Items from a data source:
:::::
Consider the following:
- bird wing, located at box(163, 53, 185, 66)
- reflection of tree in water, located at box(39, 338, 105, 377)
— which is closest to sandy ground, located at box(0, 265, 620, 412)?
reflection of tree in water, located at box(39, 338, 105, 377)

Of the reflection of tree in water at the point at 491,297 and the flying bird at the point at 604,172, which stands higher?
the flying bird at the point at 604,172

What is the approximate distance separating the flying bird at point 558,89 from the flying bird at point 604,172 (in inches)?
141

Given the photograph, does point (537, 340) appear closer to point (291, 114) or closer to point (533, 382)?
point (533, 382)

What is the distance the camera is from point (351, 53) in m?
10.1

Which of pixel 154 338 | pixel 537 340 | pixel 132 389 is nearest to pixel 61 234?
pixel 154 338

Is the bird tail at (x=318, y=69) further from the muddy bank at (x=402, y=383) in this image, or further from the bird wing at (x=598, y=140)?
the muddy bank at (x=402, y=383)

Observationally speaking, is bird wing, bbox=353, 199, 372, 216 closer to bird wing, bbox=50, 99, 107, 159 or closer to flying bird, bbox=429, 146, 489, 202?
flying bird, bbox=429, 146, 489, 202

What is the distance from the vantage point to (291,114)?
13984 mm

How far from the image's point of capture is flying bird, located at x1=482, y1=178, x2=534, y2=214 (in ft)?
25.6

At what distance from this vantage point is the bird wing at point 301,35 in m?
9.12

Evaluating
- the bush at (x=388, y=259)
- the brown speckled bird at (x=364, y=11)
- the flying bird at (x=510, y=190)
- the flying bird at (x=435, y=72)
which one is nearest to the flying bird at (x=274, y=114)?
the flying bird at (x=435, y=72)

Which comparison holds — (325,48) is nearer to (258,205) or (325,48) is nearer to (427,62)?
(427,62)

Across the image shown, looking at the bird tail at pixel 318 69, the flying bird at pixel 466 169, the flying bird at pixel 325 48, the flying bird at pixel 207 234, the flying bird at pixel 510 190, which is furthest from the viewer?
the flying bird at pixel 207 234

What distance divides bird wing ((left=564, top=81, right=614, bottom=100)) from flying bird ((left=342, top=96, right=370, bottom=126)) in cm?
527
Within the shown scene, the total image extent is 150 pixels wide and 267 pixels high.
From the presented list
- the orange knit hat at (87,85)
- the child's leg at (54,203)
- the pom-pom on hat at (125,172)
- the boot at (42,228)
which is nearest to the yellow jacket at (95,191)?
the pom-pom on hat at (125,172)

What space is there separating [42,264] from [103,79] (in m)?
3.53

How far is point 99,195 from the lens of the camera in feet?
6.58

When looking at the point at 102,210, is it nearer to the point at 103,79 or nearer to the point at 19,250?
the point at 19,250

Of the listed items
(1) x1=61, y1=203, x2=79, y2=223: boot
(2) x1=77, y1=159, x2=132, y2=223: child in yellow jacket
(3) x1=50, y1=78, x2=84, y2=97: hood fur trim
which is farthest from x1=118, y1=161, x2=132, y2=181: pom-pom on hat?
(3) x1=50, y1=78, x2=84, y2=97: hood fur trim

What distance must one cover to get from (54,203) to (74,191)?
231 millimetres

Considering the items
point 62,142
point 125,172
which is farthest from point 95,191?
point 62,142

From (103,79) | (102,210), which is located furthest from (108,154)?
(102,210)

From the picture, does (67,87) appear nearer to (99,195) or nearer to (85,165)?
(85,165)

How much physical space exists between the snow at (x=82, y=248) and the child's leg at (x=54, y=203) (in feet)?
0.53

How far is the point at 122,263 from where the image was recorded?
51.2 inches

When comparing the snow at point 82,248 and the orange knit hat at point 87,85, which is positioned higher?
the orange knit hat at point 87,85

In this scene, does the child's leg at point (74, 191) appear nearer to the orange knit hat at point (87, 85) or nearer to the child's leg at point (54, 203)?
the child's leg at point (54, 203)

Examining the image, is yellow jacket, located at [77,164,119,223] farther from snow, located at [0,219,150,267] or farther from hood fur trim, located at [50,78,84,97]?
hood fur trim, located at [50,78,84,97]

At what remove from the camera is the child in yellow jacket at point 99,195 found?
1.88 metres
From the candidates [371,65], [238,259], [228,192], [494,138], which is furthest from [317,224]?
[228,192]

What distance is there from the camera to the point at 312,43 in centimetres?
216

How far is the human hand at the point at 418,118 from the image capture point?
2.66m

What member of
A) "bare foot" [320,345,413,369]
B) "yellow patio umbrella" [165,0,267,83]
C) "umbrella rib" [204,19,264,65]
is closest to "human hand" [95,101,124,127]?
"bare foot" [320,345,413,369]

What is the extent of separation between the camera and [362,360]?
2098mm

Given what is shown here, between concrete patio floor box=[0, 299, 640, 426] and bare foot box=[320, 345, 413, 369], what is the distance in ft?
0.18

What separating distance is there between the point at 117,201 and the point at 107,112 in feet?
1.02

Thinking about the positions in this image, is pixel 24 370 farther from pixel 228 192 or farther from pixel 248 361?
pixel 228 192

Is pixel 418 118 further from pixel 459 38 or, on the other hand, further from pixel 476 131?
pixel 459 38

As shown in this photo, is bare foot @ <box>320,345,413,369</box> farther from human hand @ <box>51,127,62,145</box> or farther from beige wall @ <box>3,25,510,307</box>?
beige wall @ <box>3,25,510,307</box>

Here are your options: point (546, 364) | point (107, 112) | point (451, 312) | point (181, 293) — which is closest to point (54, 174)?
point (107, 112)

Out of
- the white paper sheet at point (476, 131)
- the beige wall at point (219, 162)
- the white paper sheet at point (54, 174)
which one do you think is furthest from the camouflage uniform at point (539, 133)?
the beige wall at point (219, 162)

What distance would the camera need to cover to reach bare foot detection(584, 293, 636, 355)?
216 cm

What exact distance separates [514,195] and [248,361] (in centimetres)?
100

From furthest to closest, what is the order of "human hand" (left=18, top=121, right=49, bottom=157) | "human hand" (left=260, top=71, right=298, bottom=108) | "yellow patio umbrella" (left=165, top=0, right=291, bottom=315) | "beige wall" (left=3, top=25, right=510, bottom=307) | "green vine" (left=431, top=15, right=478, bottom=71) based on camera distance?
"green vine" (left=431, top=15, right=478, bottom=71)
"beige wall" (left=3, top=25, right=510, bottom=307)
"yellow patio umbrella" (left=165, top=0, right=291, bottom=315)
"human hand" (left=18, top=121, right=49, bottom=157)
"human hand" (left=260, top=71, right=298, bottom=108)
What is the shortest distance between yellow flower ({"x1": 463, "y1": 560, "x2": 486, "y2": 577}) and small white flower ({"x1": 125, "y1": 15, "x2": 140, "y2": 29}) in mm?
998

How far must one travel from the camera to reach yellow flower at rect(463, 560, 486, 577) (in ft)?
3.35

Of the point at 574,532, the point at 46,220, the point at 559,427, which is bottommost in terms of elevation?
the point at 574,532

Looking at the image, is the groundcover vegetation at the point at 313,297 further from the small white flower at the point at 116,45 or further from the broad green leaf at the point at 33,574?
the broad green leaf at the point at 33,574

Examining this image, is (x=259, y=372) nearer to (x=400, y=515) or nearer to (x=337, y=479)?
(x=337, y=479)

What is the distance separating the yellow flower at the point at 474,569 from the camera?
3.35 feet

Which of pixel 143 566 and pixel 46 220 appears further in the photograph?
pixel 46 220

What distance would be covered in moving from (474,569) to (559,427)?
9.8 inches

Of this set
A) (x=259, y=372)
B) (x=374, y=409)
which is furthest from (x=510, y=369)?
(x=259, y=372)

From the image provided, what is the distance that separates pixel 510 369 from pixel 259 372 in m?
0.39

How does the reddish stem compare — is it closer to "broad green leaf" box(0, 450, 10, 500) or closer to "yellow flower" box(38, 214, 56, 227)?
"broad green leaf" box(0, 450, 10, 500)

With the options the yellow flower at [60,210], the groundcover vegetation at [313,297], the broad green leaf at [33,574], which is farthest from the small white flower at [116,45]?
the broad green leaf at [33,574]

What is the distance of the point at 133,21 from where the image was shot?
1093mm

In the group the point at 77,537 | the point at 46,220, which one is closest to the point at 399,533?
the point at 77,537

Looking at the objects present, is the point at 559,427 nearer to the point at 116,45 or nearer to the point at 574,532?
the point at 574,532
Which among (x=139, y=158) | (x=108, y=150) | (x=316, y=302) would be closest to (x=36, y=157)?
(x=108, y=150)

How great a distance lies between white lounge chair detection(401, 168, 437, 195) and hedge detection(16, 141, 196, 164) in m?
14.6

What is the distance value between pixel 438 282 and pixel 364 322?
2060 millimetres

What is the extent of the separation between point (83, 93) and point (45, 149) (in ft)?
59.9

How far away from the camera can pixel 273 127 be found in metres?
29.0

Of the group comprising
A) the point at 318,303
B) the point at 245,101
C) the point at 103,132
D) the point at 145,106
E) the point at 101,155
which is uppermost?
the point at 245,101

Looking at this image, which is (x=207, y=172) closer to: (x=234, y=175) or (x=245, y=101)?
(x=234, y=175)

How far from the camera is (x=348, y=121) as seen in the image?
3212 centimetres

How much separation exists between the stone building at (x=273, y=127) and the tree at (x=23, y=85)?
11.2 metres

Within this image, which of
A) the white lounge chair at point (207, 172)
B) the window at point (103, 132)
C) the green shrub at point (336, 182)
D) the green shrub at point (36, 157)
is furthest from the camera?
:::::
### What you have to do:
Transcribe only the trailing portion of the entries above: the line that contains "How great a" and each line after it.

### Written response:
How great a distance lies between white lounge chair detection(401, 168, 437, 195) and hedge detection(16, 141, 196, 164) in m?
14.6

What is the distance value between pixel 438 282 and pixel 364 322?
2060 millimetres

What is the extent of the separation between point (83, 93) and point (45, 149) (in ft)?
59.9

How far away from the camera can pixel 273 127 be found in metres?
29.0

Of the group comprising
A) the point at 318,303
B) the point at 245,101
C) the point at 103,132
D) the point at 145,106
E) the point at 101,155
which is uppermost?
the point at 245,101

Looking at this image, which is (x=207, y=172) closer to: (x=234, y=175) or (x=245, y=101)?
(x=234, y=175)

How far from the camera is (x=348, y=121) as seen in the image?
3212 centimetres

How much separation exists between the stone building at (x=273, y=127) and the tree at (x=23, y=85)?
11.2 metres

Within this image, which of
A) the white lounge chair at point (207, 172)
B) the window at point (103, 132)
C) the green shrub at point (336, 182)
D) the green shrub at point (36, 157)
is furthest from the camera?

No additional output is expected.